To perform proper declarative statements over graphical and hierarchical data (where it represents real data) requires a language that understands such things as hierarchical or graph relations both within the current table and across tables. This sort of thing must be expressed in the meta-data associated with the database, much like 'primary key' and 'foreign key' are at the moment. To perform proper operations over recursively structured values requires proper pattern-description languages for them, which are functional in nature. Both of these things should be fixed in whatever becomes the next generation of database technology.
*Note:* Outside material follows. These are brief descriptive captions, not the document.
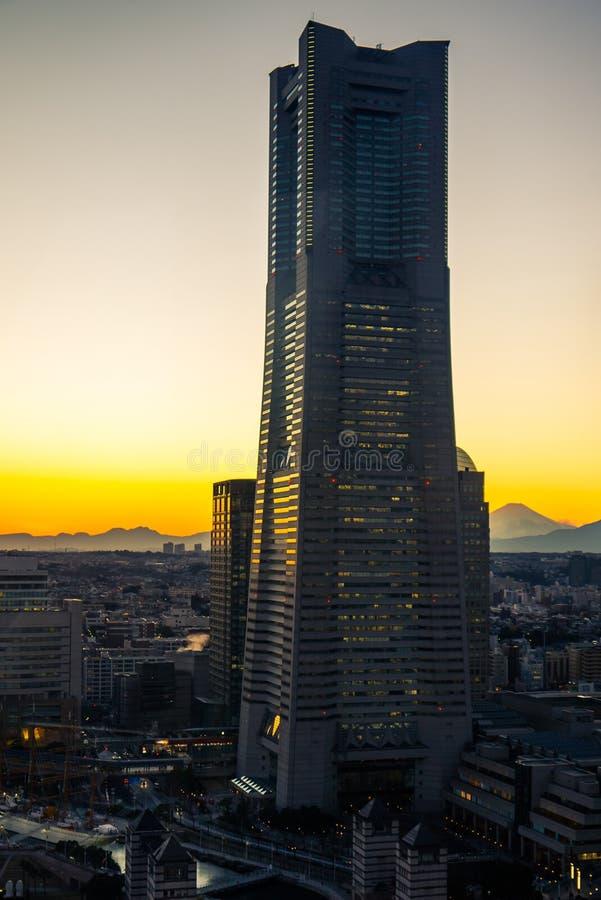 Torre y el monte Fuji de la señal foto de archivo libre de regalías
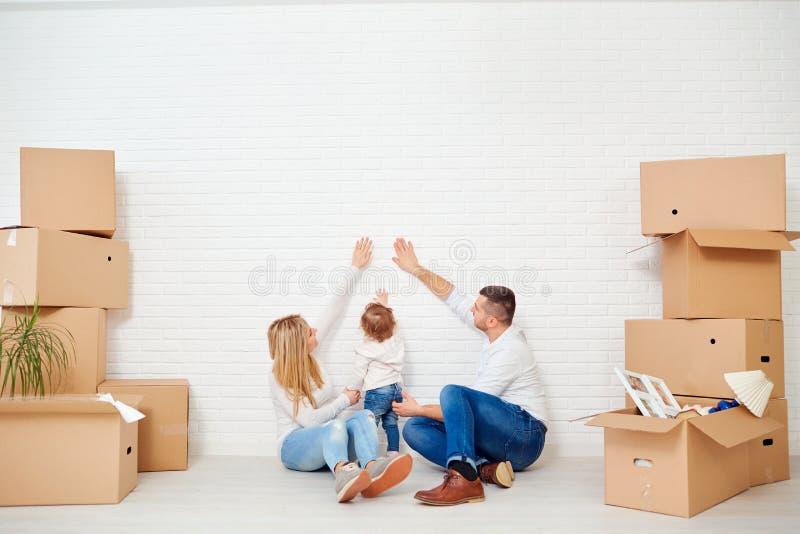 Begreppet av att flytta en familj till ett nytt hem fotografering för bildbyråer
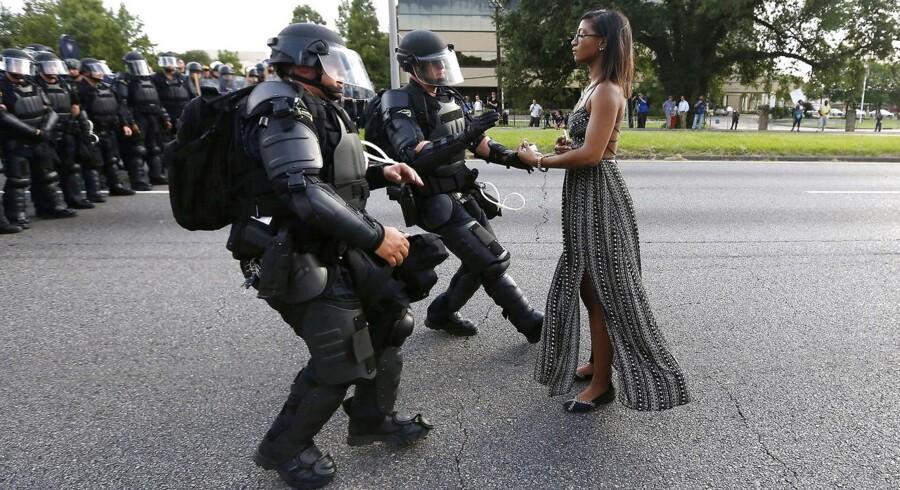 Det ikoniske billede, der er blevet symbol på kampen for sortes rettigheder i USA, er taget af Reuters-fotografen Jonathan Bachman ved en »Black Lives Matters«-demonstration i Baton Rouge, Louisiana. I netop Baton Rouge blev en mand dræbt af en hvid politibetjent i sidste uge. Under et døgn efter blev en anden sort mand dræbt af politiet et andet sted i USA.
I don't imagine knowledge-representation and the associated inference engines getting into the DBMS arena (for actual management of data) for at least a full generation beyond that, and beyond even that is recognizing patterns in the structural and temporal associations between real data items and queries upon them.

Rather than wait 2 generations, there are at least two good reasons to work on refining relational declarative traversal:

The first steps I mentioned (Both of these things should be fixed) are refinements to the relational model (a little) and the query language and language processor (a lot). It also wouldn't hurt Relational to shift the query language up a declarative level (so you're declaring what you want, and the query processor figures out which tables to join, access, etc.). OTOH, that would add a mountain of a burden to the DBMS.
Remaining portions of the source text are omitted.